Per sapere che siano gli spilli, vedi il post del 9 luglio 2017:
http://www.luigiaccattoli.it/blog/accusa-er-papa-a-santuffizio/
Nei commenti che seguono, altre punture di spillo o di spilla.
Il vescovo Erminio de Scalzi, già stretto collaboratore del cardinale Martini e poi abate di Sant’Ambrogio, si occupa oggi delle carceri per la Conferenza dei vescovi lombardi e mi racconta al telefono il dettaglio di questa “attenzione” dello storico cappellano di San Vittore: “Don Melesi adattava al carcere l’offerta dell’incenso – non mi piace chiamarla incensazione – che è prevista dal rito della messa e che è rivolta alla croce, all’altare, ai celebranti e all’assemblea. Ma nel carcere non poteva esserci un’assemblea davanti all’altare: questo era posto al centro della Rotonda e i detenuti erano dietro le cancellate che sono tutt’intorno, all’imbocco dei sei raggi. Don Luigi non voleva che quel gesto di onore, mirato a segnalare la condizione di figli di Dio di coloro ai quali è rivolto, fosse compiuto in lontananza. Scendeva dunque dalla predella e andava alle cancellate, le percorreva una dopo l’altra ed era ammirevole la concentrazione con cui compiva quel rito, come ad esprimere il desiderio che l’incenso arrivasse a ognuno dei carcerati, e non solo a quelli che assistevano alla messa dietro alle cancellate, ma anche a quelli che non avevano avuto il permesso di uscire dalle celle”.
Narra il Sarpi.

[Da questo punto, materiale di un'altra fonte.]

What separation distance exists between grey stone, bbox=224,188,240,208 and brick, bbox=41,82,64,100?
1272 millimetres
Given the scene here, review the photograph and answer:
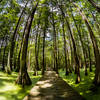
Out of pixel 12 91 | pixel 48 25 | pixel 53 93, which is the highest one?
pixel 48 25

Sulle lotte secolari per la precedenza nell’incensazione andrebbe letto il capitolo dell’apertura del Concilio che è nella “Istoria del Concilio Tridentino” di Paolo Sarpi (1619), dov’è narrata la penosa contesa tra gli ambasciatori del Re Cattolico di Spagna e del Re Cristianissimo di Francia per essere incensati per primi durante le celebrazioni. Per la celebrazione d’apertura dell’assemblea, “il 13 di decembre del 1545”, nella quale “si cantò la messa dello Spirito Santo”, arrivarono a coinvolgere il Papa – che era Paolo III – il quale “avendo molto pensato e consultato con li cardinali” stabilì infine di “per rimediar alla competenzia [cioè alla competizione] che sarebbe stata nel dar l’incenso che si usassero due turibuli e fossero incensati li francesi e lo spagnolo tutti in una volta”.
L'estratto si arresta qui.